In the Know: Lisa Gwilliam, Neal's Yard Remedies

What do I need to keep in mind when giving pre and postnatal massages?

Avoid massage in the first trimester unless their doctor or midwife has recommended it. Gentle massage throughout pregnancy is generally considered safe if you are in good health, but as 85% of miscarriages happen in the first trimester, massage is generally avoided to protect your practice
 
Give extra support to the body: use cushions, bolsters and bed adjustments to keep your client comfortable and supported. When the client is lying on their side, have them hugging a large pillow, with their legs bent and the top leg on a bolster.

When they are lying face up, always have their back in a semi upright position and a bolster under their knees - to relax the abdomen and flatten the lower back. Avoid having them lie flat and on the stomach, also keep a pillow under the head at all times and double-check that all positions are comfortable

Avoid the ankle/wrist area and pressure points on lower sacrum. The ankle and wrist area correspond to the uterus in reflexology and these areas are often massaged in order to bring on labour so are therefore avoided during pregnancy. Pressure points on the lower sacrum are also very delicate during pregnancy and it can therefore be uncomfortable for the client if you come into contact with them. 

Avoid tapotement and stimulating massage techniques: when you are pregnant you have heightened circulation and can sometimes be more sensitive so it’s best to avoid these invigorating techniques. 
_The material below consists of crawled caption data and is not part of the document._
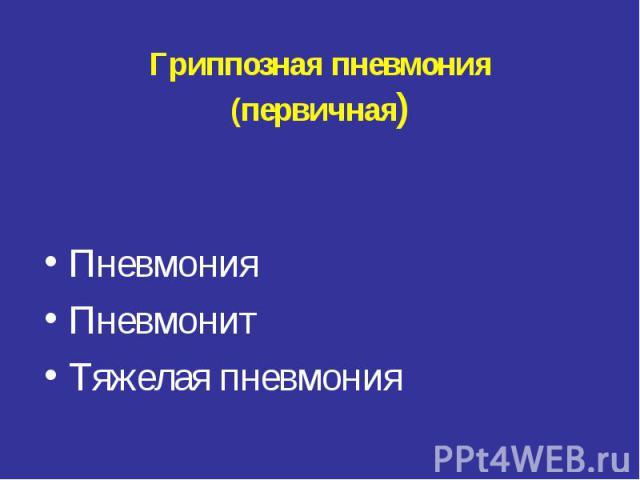 Гриппозная пневмония (первичная) Пневмония Пневмонит Тяжелая пневмония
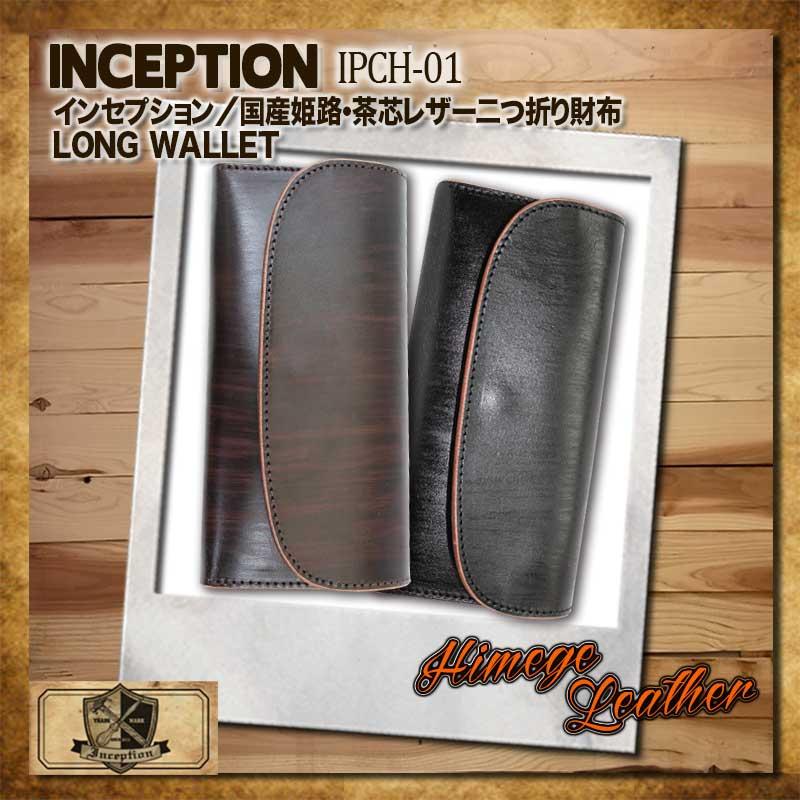 インセプション,INCEPTION,国産姫路レザー,二つ折り財布,ロングウォレット,ipch-02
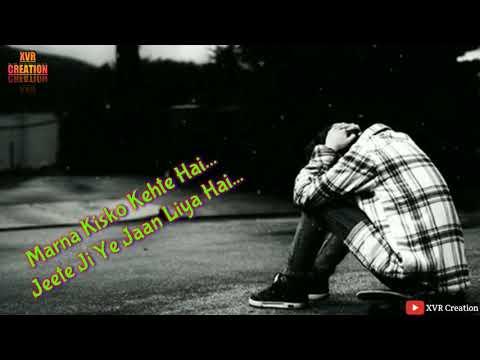 Part 2   Very sad boy whatsapp Status 😭 Alone boy status 😢 sad song hindi status 😭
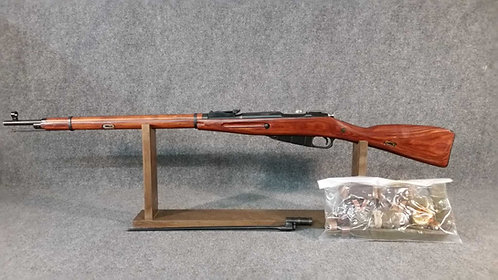 Russian Mosin Nagant 91/30 Military Surplus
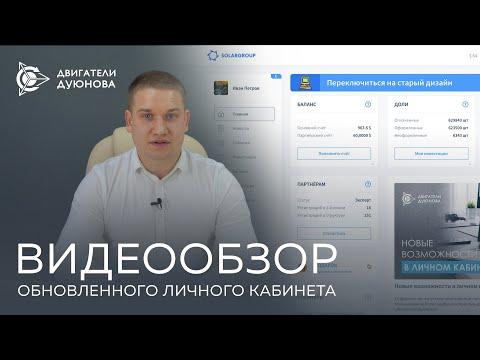 """Видеообзор обновленного личного кабинета L Проект """"Двигатели Дуюнова"""" сайт - Solargroup (П.Филиппов)"""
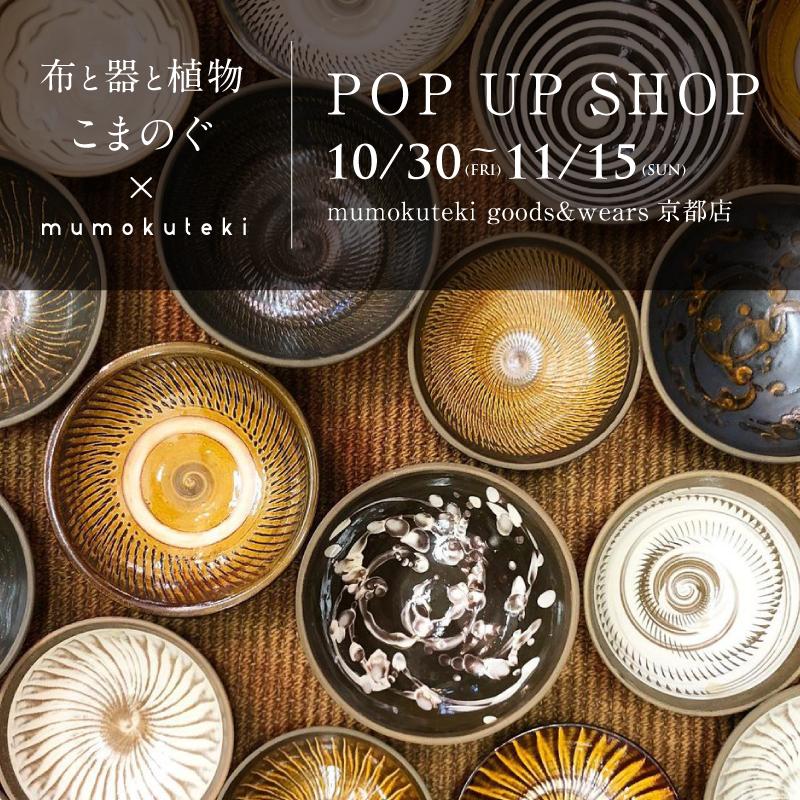 【mumokuteki】こまのぐ × mumokuteki POP UP SHOP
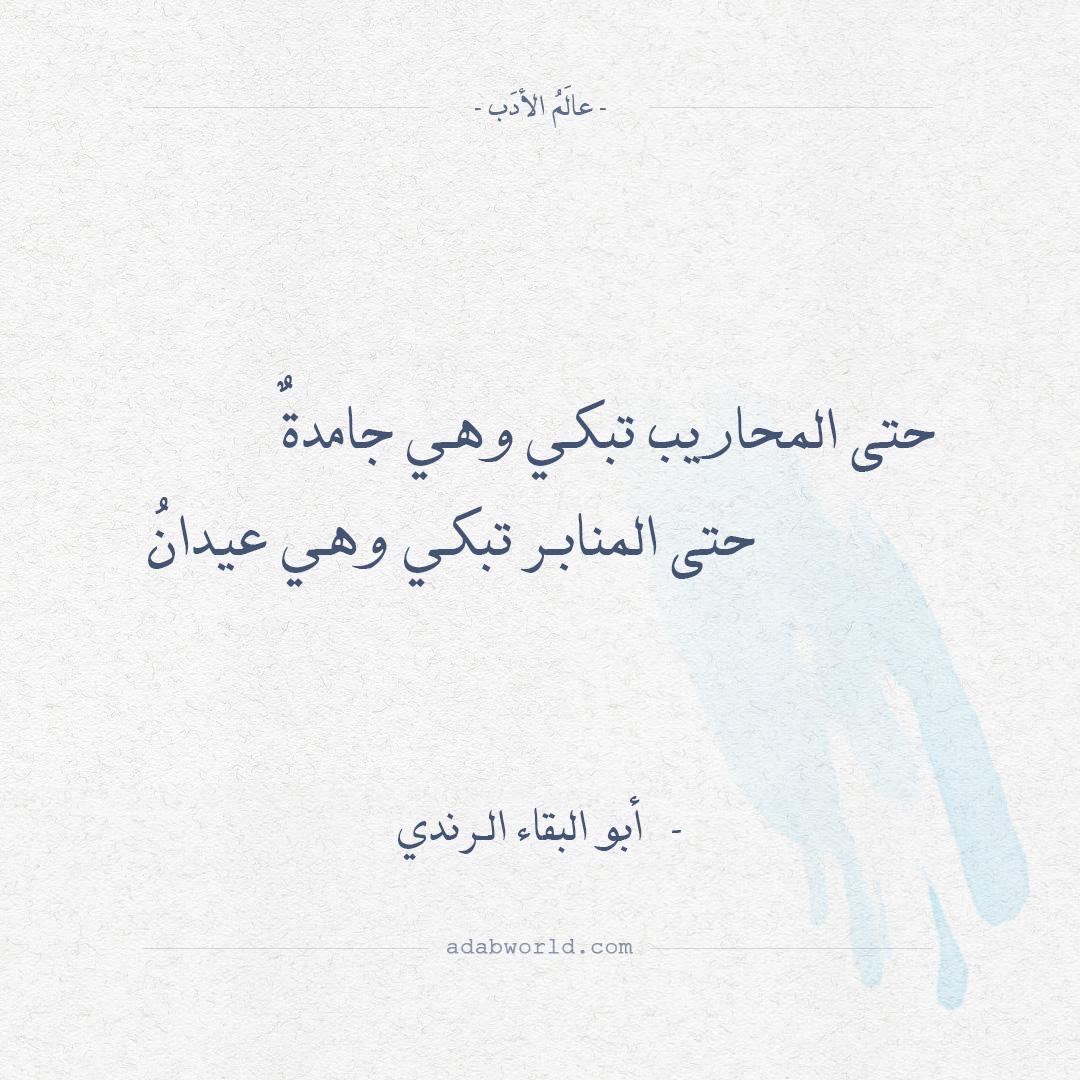 شعر أبو البقاء الرندي - حتى المحاريب تبكي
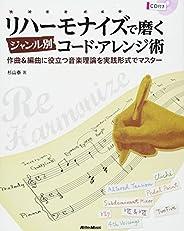リハーモナイズで磨くジャンル別コード・アレンジ術 作曲&編曲に役立つ音楽理論を実践形式でマスター (C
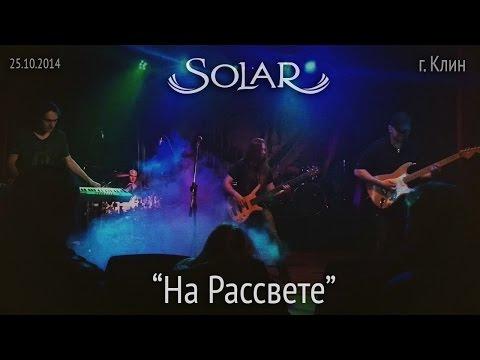 Solar - На Рассвете - Концерт в г. Клин 25.10.2014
Always check to see if they would like their stomach massaged. The stomach is an area that your pregnant clients might feel very protective about and potentially not want massaged, so always double check that. 

If they are happy to have it done, the massage should be carried out with light, stroking movements. Check this when giving postnatal treatments too, in case there are caesarean scars.

Avoid essential oils unless you are using a blend that specifically states it is safe for pregnancy or you are a trained aromatherapist. This is because there are contraindications with some essential oils and blends during pregnancy.

It is also worth bearing in mind that sense of smell is heightened during pregnancy, so clients may want to avoid essential oils for this reason as well. Clients having postnatal massages might also want to stay away from essentials if they are breastfeeding, as they can transfer into the breast milk

Lisa Gwilliam is a trained therapist and aromatherapist. Her career choice and her interest in health and wellbeing was inspired by her upbringing, as her family has always used natural remedies. She is passionate about using pure aromatherapy oils and ingredients to create products.